Karl-Heinz Kogel: Wir haben ganz eindeutige Wirkungen von Genen gegen Fusarien und wir und andere Arbeitsgruppen haben auch schon transgene Pflanzen in den Labors, die gute Wirkung gegen die Fusariumerkrankung zeigen. Aber eh das wirklich in die agronomische Produktion geht, werden noch einige Jahre vergehen. In diesem Zusammenhang ist es für mich wichtig nochmals zu betonen, dass Biotechnologie in der Landwirtschaft natürlich nur eine Option unter mehreren anderen ist, die jede Art von landwirtschaftlicher Produktion, sei sie konventionell oder ökologisch-dynamisch unterstützen könnte.
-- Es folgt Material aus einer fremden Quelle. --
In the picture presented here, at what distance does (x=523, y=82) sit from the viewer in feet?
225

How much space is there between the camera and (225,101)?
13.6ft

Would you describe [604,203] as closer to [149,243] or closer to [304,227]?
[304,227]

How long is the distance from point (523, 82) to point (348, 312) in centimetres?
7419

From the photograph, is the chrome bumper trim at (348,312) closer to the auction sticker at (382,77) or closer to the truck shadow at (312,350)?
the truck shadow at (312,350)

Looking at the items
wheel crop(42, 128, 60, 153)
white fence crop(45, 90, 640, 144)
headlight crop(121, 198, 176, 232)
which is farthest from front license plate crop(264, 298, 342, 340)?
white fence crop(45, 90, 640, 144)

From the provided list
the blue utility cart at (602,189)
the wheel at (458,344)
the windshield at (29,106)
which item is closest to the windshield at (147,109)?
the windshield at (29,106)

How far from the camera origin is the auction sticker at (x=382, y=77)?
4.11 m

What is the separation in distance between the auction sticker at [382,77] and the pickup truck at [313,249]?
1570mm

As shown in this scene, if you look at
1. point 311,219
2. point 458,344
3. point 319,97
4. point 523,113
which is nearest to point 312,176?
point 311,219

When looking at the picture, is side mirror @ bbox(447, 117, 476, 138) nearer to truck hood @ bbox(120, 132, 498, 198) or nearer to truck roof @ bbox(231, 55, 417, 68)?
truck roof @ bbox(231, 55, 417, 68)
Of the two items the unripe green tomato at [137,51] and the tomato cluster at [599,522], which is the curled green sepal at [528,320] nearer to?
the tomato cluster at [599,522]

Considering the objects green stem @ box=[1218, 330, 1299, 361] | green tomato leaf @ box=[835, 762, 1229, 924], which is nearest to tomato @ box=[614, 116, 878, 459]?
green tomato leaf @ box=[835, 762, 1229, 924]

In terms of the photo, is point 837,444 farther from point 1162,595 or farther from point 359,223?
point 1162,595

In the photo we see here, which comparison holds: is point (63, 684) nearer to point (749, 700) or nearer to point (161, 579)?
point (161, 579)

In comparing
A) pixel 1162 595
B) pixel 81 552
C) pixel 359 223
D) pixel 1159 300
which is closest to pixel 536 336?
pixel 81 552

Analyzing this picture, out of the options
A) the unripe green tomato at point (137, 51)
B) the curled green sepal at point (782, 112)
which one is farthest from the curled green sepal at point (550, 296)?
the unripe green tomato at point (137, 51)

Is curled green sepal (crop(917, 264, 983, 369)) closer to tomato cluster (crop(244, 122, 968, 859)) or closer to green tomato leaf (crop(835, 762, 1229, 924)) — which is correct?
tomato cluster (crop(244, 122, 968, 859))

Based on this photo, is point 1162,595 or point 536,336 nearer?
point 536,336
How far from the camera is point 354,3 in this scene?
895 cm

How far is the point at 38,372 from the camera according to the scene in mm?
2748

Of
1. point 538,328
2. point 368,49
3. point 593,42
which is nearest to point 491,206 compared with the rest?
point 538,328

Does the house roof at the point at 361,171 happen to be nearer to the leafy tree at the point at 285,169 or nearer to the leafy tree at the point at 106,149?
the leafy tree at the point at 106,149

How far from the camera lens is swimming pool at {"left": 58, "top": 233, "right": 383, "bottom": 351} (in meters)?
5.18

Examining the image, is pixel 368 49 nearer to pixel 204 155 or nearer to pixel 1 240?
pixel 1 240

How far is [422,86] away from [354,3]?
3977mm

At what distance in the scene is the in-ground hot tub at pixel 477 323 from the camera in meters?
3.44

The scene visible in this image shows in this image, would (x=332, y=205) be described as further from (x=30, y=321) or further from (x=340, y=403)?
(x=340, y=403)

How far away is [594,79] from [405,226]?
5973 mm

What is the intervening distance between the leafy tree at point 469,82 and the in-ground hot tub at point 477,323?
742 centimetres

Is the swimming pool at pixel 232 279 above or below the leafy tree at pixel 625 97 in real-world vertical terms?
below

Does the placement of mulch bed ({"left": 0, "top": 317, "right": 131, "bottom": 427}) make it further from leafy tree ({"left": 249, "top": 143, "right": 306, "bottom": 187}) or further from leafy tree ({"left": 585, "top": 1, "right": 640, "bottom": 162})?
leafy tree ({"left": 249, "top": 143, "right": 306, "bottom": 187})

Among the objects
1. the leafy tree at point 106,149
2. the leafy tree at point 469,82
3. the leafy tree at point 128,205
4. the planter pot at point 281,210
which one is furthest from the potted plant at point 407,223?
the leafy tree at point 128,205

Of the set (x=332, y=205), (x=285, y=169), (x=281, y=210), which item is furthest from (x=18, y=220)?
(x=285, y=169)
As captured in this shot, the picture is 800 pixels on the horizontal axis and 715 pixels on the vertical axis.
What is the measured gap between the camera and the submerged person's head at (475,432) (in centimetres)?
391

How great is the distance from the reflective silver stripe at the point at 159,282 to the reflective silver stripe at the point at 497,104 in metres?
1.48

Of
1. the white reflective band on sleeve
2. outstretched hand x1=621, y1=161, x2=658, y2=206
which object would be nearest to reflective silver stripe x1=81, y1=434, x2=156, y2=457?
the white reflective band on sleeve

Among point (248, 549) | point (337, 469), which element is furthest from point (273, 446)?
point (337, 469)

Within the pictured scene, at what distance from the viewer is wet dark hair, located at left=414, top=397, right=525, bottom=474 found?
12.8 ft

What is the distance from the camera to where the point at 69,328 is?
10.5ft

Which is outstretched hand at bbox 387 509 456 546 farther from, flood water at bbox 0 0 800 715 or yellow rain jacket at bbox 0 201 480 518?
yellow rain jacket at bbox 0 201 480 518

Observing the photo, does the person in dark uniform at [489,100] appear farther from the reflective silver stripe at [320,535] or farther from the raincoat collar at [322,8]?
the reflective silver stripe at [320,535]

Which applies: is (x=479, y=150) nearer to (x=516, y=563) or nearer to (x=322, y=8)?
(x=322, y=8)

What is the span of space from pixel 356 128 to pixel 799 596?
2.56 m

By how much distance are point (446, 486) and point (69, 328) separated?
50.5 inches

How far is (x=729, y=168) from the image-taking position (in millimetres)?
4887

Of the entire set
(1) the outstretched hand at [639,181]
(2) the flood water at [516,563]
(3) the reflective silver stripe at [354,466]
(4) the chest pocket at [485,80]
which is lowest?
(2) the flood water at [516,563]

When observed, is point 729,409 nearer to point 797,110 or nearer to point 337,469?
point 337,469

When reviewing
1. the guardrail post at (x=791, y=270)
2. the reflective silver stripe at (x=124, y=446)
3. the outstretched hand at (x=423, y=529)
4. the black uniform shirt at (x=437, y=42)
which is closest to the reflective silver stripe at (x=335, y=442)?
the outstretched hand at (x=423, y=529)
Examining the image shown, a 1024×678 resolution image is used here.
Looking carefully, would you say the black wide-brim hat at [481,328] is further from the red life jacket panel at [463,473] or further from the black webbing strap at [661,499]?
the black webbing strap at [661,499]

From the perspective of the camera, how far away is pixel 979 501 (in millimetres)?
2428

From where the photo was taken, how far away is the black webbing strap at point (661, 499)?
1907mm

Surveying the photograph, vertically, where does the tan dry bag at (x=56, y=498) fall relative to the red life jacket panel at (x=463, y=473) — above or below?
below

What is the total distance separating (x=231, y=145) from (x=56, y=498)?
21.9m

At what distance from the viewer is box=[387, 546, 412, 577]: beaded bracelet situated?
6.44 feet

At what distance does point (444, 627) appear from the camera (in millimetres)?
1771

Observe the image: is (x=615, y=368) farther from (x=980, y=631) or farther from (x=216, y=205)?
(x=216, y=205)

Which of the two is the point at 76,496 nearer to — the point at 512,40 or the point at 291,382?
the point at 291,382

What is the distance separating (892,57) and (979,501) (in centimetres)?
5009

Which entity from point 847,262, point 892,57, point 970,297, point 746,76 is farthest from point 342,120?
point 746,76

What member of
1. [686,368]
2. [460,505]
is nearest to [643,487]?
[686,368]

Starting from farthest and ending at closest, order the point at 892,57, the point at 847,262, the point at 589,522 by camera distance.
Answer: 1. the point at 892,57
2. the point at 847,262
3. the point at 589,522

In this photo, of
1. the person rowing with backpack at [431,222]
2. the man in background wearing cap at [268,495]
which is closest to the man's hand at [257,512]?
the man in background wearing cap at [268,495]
Ich möchte auch insofern richtig verstanden werden, dass der letzte Beweis, dass durch biotechnologische Veränderungen am Getreide Pflanzenschutzmittel auf Dauer eingespart werden können, noch aussteht. Aber es ist ja gerade die Aufgabe der Wissenschaft „vor“zudenken und sich stattdessen nicht von Entwicklungen überrollen zu lassen. In diesem Sinn will ich auch unsere Sicherheitsforschung am Getreide als vorsorgenden Verbraucherschutz verstanden wissen, denn ob man will oder nicht, Biotechnologie ist weltweit gesehen bereits eine neue Schlüsseltechnologie auch im Bereich der modernen Landwirtschaft.